SHORT EXERCISE: Copy out every one of the items below word for word, leaving nothing out and changing nothing.

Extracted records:

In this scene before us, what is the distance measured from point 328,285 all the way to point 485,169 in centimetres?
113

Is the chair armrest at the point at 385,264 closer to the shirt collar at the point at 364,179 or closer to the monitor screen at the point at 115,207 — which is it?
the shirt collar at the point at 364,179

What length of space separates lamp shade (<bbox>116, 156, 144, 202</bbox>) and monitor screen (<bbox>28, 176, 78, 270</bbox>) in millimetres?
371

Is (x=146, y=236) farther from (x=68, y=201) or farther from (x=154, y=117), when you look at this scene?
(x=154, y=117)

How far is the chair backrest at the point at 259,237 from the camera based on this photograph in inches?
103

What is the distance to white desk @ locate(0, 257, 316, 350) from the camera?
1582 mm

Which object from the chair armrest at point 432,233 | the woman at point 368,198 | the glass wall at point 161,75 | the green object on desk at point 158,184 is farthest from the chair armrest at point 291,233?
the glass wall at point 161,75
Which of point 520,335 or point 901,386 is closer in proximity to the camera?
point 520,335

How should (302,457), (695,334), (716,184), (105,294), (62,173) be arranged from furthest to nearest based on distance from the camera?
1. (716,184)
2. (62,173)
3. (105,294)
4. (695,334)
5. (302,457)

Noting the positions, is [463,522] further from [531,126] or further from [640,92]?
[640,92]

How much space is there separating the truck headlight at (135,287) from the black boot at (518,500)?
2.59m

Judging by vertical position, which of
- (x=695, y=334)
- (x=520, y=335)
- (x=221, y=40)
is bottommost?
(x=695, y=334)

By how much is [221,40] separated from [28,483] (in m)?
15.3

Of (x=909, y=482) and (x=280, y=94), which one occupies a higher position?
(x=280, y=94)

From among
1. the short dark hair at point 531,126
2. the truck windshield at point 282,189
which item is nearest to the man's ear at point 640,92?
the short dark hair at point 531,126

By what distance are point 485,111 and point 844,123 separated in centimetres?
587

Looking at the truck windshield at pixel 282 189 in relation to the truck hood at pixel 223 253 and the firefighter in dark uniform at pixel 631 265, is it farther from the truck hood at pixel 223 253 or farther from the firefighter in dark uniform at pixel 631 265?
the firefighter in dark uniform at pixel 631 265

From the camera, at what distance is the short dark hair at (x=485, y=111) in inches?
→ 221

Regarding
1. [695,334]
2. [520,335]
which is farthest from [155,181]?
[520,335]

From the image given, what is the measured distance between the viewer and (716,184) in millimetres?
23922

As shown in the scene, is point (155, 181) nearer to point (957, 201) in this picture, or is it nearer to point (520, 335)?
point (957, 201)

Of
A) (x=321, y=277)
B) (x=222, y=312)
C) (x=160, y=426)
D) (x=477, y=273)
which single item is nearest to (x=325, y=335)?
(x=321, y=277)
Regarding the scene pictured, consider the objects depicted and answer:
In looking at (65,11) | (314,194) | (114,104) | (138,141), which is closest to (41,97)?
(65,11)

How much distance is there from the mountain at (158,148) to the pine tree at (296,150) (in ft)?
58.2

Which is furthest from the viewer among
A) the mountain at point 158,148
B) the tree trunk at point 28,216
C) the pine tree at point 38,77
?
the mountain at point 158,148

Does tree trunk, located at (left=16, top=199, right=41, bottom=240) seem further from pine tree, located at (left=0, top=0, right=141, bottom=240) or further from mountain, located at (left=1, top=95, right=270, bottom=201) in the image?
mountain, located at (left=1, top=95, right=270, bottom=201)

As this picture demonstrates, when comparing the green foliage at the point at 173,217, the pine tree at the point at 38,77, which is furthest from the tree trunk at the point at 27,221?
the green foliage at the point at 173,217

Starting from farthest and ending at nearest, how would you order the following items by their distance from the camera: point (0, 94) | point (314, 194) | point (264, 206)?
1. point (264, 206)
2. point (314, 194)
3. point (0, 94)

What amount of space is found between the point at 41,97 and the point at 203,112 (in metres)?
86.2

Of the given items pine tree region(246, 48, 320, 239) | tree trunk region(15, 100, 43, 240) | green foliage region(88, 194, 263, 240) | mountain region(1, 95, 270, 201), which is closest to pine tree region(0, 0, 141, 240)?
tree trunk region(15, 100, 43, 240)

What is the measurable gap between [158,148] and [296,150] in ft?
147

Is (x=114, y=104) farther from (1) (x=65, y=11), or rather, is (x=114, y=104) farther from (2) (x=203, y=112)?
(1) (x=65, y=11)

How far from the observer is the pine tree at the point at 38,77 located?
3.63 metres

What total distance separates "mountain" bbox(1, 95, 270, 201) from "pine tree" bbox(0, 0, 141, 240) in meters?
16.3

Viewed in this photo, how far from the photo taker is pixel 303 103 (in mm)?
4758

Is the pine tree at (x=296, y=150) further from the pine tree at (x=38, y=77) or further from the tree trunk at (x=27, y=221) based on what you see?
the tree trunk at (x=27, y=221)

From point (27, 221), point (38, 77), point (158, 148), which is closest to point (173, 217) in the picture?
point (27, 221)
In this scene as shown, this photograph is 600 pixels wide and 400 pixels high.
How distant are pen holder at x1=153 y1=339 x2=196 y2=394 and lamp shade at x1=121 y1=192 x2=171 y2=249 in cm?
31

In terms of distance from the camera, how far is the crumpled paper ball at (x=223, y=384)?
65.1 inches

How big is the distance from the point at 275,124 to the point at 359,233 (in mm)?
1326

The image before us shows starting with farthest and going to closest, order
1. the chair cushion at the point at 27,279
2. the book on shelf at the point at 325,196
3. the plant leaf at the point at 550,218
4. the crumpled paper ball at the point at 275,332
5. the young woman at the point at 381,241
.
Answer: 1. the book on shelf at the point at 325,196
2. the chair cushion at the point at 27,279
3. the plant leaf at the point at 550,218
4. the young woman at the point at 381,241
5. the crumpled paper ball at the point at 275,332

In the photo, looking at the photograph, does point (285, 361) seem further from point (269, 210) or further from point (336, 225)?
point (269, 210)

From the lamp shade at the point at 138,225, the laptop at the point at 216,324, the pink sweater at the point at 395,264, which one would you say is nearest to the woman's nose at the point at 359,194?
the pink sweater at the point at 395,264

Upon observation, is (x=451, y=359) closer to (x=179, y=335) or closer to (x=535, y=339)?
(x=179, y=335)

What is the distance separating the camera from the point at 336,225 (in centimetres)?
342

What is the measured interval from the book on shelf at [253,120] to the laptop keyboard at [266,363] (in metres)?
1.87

COMPLETED EXERCISE:
In this scene before us, what is the distance measured from point 328,285 all the way to point 485,169 in centimetres?
113

Is the chair armrest at the point at 385,264 closer to the shirt collar at the point at 364,179 or closer to the monitor screen at the point at 115,207 — which is it?
the shirt collar at the point at 364,179

What length of space separates lamp shade (<bbox>116, 156, 144, 202</bbox>) and monitor screen (<bbox>28, 176, 78, 270</bbox>) in millimetres?
371

Is (x=146, y=236) farther from (x=68, y=201) or farther from (x=154, y=117), when you look at this scene?
(x=154, y=117)

How far is the chair backrest at the point at 259,237 from the camera based on this photograph in inches?
103

What is the distance to white desk @ locate(0, 257, 316, 350) from the camera?
1582 mm

Which object from the chair armrest at point 432,233 | the woman at point 368,198 | the glass wall at point 161,75 | the green object on desk at point 158,184 is farthest from the chair armrest at point 291,233?
the glass wall at point 161,75
Which of point 520,335 or point 901,386 is closer in proximity to the camera?
point 520,335

How should (302,457), (695,334), (716,184), (105,294), (62,173) be arranged from furthest to nearest based on distance from the camera?
1. (716,184)
2. (62,173)
3. (105,294)
4. (695,334)
5. (302,457)

Noting the positions, is [463,522] further from [531,126] or further from [640,92]?
[640,92]

How much space is there separating the truck headlight at (135,287) from the black boot at (518,500)?
2.59m

Judging by vertical position, which of
- (x=695, y=334)
- (x=520, y=335)
- (x=221, y=40)
is bottommost?
(x=695, y=334)

By how much is [221,40] separated from [28,483] (in m)?
15.3

Of (x=909, y=482) and (x=280, y=94), which one occupies a higher position?
(x=280, y=94)

From among
1. the short dark hair at point 531,126
2. the truck windshield at point 282,189
which item is nearest to the man's ear at point 640,92?
the short dark hair at point 531,126

By what distance are point 485,111 and point 844,123 separated in centimetres?
587

Looking at the truck windshield at pixel 282 189 in relation to the truck hood at pixel 223 253 and the firefighter in dark uniform at pixel 631 265, is it farther from the truck hood at pixel 223 253 or farther from the firefighter in dark uniform at pixel 631 265?
the firefighter in dark uniform at pixel 631 265

From the camera, at what distance is the short dark hair at (x=485, y=111) in inches?
→ 221

Regarding
1. [695,334]
2. [520,335]
which is farthest from [155,181]?
[520,335]

From the image given, what is the measured distance between the viewer and (716,184) in millimetres?
23922

As shown in the scene, is point (155, 181) nearer to point (957, 201) in this picture, or is it nearer to point (520, 335)?
point (957, 201)

Of
A) (x=321, y=277)
B) (x=222, y=312)
C) (x=160, y=426)
D) (x=477, y=273)
which single item is nearest to (x=325, y=335)?
(x=321, y=277)
Regarding the scene pictured, consider the objects depicted and answer:
In looking at (65,11) | (314,194) | (114,104) | (138,141), which is closest to (41,97)?
(65,11)

How much distance is there from the mountain at (158,148) to the pine tree at (296,150) (in ft)?
58.2

Which is furthest from the viewer among
A) the mountain at point 158,148
B) the tree trunk at point 28,216
C) the pine tree at point 38,77
?
the mountain at point 158,148

Does tree trunk, located at (left=16, top=199, right=41, bottom=240) seem further from pine tree, located at (left=0, top=0, right=141, bottom=240) or further from mountain, located at (left=1, top=95, right=270, bottom=201) in the image?
mountain, located at (left=1, top=95, right=270, bottom=201)

As this picture demonstrates, when comparing the green foliage at the point at 173,217, the pine tree at the point at 38,77, which is furthest from the tree trunk at the point at 27,221?
the green foliage at the point at 173,217

Starting from farthest and ending at nearest, how would you order the following items by their distance from the camera: point (0, 94) | point (314, 194) | point (264, 206)?
1. point (264, 206)
2. point (314, 194)
3. point (0, 94)

What amount of space is found between the point at 41,97 and the point at 203,112 (in metres)?
86.2

Of the given items pine tree region(246, 48, 320, 239) | tree trunk region(15, 100, 43, 240) | green foliage region(88, 194, 263, 240) | mountain region(1, 95, 270, 201), which is closest to pine tree region(0, 0, 141, 240)?
tree trunk region(15, 100, 43, 240)

What is the measurable gap between [158,148] and [296,150] in ft?
147

Is (x=114, y=104) farther from (1) (x=65, y=11), or rather, is (x=114, y=104) farther from (2) (x=203, y=112)?
(1) (x=65, y=11)

How far from the observer is the pine tree at the point at 38,77 located?
3.63 metres

What total distance separates "mountain" bbox(1, 95, 270, 201) from "pine tree" bbox(0, 0, 141, 240) in meters?
16.3

Viewed in this photo, how far from the photo taker is pixel 303 103 (in mm)?
4758

Is the pine tree at (x=296, y=150) further from the pine tree at (x=38, y=77) or further from the tree trunk at (x=27, y=221) based on what you see?
the tree trunk at (x=27, y=221)

From point (27, 221), point (38, 77), point (158, 148), which is closest to point (173, 217) in the picture?
point (27, 221)
In this scene as shown, this photograph is 600 pixels wide and 400 pixels high.
How distant are pen holder at x1=153 y1=339 x2=196 y2=394 and lamp shade at x1=121 y1=192 x2=171 y2=249 in cm?
31

In terms of distance from the camera, how far is the crumpled paper ball at (x=223, y=384)?
65.1 inches

How big is the distance from the point at 275,124 to the point at 359,233 (in mm)?
1326

The image before us shows starting with farthest and going to closest, order
1. the chair cushion at the point at 27,279
2. the book on shelf at the point at 325,196
3. the plant leaf at the point at 550,218
4. the crumpled paper ball at the point at 275,332
5. the young woman at the point at 381,241
.
Answer: 1. the book on shelf at the point at 325,196
2. the chair cushion at the point at 27,279
3. the plant leaf at the point at 550,218
4. the young woman at the point at 381,241
5. the crumpled paper ball at the point at 275,332

In the photo, looking at the photograph, does point (285, 361) seem further from point (269, 210) or further from point (336, 225)?
point (269, 210)

From the lamp shade at the point at 138,225, the laptop at the point at 216,324, the pink sweater at the point at 395,264, which one would you say is nearest to the woman's nose at the point at 359,194?
the pink sweater at the point at 395,264

Upon observation, is (x=451, y=359) closer to (x=179, y=335) or closer to (x=535, y=339)?
(x=179, y=335)

What is the distance separating the camera from the point at 336,225 (in centimetres)?
342

What is the measured interval from the book on shelf at [253,120] to the laptop keyboard at [266,363] (in metres)?
1.87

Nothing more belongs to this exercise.